The chancellor has been at home since he was diagnosed with the coronavirus last Friday. “Thanks to the vaccination, I am doing well, so far my infection has been very mild,” Nehammer said in an interview with APA. The chancellor was vaccinated with three doses.
“I am fully able to work,” emphasized the Chancellor, who is in constant contact with his cabinet and members of the government. On Monday he participated in a remote meeting of the Council of Ministers. In the meantime, he arranged a home office on the dining room table, “because it is the largest table in our apartment and holds most of the documents on it” – describes Puls24.
On Monday, the parliament ended its opinion on the draft on compulsory vaccinations. In this case, “tens of thousands of statements were received, including identical statements from opponents of vaccinations.” It was time to check and take into account the “serious objections”.
Nehammer once again confirmed that the project would be carried out: “From my point of view, there is no doubt about the necessity of compulsory vaccination,” he said. Currently, in the parliamentary process, it is only necessary to “fine-tune” the law.

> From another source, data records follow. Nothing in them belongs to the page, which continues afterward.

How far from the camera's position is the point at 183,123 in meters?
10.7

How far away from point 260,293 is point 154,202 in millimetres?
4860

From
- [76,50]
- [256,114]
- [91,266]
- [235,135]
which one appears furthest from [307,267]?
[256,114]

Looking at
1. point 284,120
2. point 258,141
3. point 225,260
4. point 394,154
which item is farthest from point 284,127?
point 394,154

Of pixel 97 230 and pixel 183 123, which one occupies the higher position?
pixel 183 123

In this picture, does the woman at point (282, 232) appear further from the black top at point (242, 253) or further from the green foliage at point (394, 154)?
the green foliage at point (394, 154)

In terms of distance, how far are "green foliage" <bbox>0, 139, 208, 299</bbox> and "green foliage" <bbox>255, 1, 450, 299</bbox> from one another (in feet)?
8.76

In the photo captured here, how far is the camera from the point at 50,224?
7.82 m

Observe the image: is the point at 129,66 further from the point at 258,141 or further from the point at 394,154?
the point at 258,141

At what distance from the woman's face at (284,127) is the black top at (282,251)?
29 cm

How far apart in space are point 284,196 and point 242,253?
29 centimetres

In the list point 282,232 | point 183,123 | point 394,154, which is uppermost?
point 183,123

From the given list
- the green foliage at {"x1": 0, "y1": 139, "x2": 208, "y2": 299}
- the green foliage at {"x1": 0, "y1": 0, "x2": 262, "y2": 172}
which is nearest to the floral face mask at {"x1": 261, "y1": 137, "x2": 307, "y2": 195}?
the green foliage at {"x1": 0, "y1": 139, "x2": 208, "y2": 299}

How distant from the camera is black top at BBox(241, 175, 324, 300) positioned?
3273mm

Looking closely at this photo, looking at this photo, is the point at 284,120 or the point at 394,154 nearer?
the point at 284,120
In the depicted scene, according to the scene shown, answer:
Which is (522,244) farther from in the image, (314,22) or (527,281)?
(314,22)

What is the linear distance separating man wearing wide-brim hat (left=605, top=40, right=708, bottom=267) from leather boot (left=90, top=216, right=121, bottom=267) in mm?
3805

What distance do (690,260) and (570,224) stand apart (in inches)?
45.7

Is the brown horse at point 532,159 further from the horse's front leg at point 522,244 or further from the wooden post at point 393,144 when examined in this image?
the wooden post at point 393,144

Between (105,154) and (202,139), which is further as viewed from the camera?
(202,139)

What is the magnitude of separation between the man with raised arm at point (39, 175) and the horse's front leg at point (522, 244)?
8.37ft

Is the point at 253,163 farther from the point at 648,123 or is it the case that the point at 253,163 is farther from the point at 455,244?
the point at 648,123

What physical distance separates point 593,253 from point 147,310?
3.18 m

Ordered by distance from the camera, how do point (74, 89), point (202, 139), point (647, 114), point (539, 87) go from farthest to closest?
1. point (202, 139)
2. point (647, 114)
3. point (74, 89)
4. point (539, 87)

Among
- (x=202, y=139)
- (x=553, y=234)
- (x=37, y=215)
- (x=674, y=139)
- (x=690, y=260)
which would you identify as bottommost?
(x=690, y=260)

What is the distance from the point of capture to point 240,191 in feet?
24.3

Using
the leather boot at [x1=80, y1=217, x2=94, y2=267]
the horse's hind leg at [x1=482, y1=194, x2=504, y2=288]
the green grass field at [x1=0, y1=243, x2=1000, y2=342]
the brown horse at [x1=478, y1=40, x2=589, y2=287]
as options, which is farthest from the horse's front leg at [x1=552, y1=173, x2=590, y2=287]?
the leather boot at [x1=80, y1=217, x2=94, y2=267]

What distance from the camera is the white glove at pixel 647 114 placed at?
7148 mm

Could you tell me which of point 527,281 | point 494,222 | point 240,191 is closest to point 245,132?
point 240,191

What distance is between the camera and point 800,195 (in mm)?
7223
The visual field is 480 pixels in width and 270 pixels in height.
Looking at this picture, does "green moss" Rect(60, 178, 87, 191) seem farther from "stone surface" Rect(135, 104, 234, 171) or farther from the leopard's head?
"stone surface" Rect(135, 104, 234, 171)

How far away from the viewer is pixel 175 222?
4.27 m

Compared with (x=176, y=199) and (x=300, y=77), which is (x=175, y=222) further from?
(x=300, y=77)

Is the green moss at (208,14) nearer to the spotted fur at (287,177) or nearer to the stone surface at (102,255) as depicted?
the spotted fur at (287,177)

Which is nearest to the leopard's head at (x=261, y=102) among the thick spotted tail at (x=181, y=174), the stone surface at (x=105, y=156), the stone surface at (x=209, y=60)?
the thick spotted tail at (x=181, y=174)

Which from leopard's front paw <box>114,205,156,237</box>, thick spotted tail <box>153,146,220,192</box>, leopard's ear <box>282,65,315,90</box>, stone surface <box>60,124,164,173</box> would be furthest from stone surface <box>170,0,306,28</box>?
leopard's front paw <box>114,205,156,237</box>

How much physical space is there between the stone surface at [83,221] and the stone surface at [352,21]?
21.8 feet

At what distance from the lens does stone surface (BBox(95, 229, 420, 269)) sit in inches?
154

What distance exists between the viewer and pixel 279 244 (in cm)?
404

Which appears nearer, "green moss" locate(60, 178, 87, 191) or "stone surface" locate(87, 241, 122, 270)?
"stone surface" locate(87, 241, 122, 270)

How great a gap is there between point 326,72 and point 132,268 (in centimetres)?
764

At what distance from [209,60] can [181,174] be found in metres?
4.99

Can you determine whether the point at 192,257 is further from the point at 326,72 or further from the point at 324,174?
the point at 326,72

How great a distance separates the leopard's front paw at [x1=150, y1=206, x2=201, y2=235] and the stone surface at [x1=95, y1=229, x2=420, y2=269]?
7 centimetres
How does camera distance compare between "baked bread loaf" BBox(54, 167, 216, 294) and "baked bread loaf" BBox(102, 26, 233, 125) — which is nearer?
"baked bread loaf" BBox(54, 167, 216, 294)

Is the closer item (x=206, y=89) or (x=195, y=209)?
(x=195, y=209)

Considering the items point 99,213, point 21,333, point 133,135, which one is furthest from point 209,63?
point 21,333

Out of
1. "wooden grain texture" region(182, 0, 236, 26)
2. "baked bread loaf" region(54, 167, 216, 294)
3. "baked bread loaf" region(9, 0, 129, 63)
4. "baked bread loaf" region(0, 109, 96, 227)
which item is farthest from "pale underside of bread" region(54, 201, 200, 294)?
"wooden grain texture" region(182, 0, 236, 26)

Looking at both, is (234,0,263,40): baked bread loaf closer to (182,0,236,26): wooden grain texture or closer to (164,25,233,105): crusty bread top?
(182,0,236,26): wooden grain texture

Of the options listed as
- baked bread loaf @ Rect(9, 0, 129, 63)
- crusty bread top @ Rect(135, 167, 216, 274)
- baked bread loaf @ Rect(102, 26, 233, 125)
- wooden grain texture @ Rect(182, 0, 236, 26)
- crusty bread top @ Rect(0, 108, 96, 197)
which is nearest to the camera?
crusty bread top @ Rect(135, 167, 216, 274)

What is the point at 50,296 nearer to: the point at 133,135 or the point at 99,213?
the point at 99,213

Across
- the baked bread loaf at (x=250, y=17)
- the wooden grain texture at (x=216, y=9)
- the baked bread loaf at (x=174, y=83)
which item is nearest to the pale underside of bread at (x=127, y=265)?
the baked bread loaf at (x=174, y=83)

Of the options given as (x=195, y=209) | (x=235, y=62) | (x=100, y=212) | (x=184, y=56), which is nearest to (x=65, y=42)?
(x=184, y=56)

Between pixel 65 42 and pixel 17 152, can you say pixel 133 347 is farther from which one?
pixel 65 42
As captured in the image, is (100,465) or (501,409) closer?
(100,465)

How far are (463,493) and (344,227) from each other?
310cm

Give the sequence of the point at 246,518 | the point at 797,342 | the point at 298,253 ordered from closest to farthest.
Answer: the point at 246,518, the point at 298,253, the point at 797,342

The Chancellor does not plan to postpone the date of its introduction.
Nehammer backed off the idea of paying financial incentives to those who choose to be vaccinated. Experts felt that this was an ineffective method and that, instead of withdrawing cash, “you need a package of measures”. On Tuesday, checks on 2G certificates (certificate of vaccination or coronavirus disease) in retail trade were tightened.
“Compliance with these measures is now imperative in order to prevent a lockdown as effectively as possible,” warned Nehammer, adding that the next lockdown was a “last resort”. He stressed that the possible closure of kindergartens or schools would be “treated very seriously”.